• **Supplied entries**:
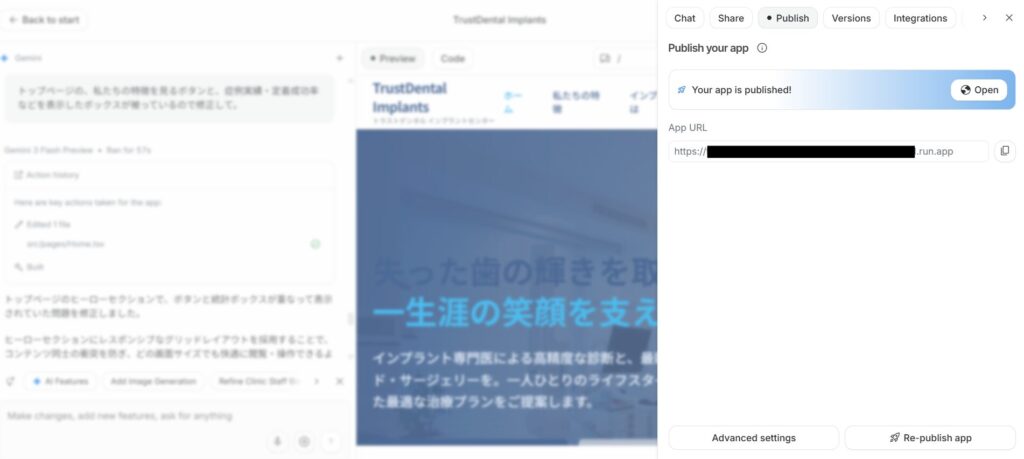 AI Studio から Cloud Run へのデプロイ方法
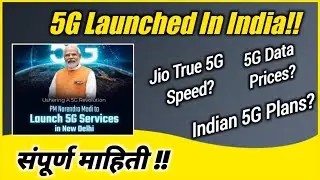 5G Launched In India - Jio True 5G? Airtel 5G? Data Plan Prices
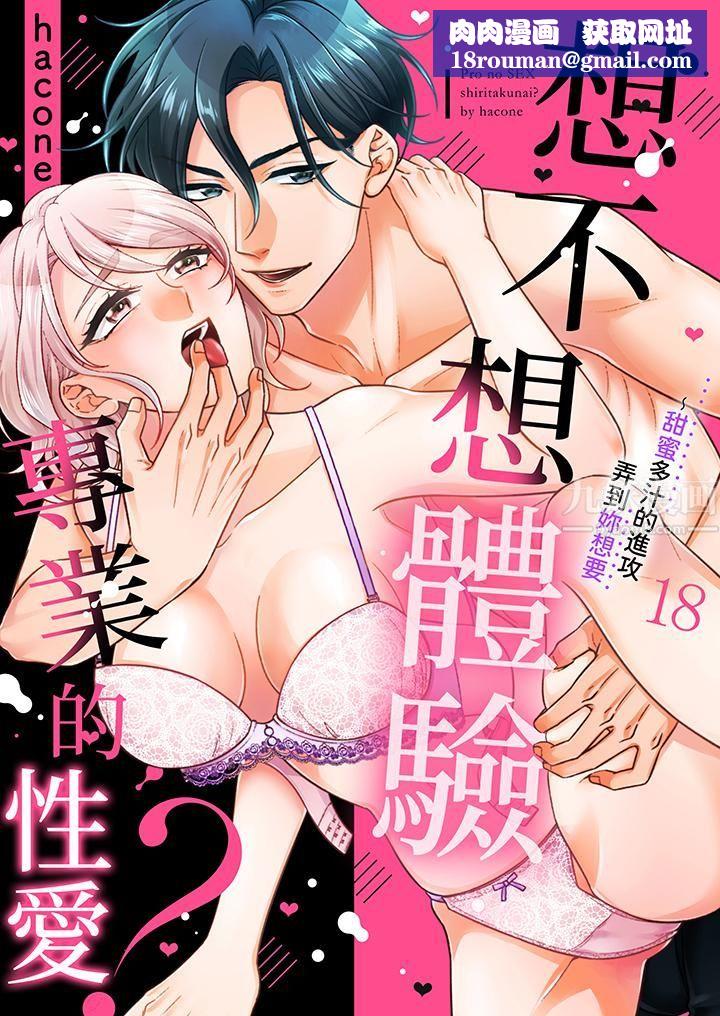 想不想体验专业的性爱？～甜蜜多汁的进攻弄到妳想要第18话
--
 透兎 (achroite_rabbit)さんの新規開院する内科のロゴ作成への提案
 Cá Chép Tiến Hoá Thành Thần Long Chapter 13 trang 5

• **Required work**: Using the records above, return verbatim only the part that opens with the line containing "AI Studio から Cloud Run へのデプロイ方法" and closes with the line containing "想不想体验专业的性爱？～甜蜜多汁的进攻弄到妳想要第18话"; pictures stay out.

• **Task solution**:
 AI Studio から Cloud Run へのデプロイ方法
 5G Launched In India - Jio True 5G? Airtel 5G? Data Plan Prices
 想不想体验专业的性爱？～甜蜜多汁的进攻弄到妳想要第18话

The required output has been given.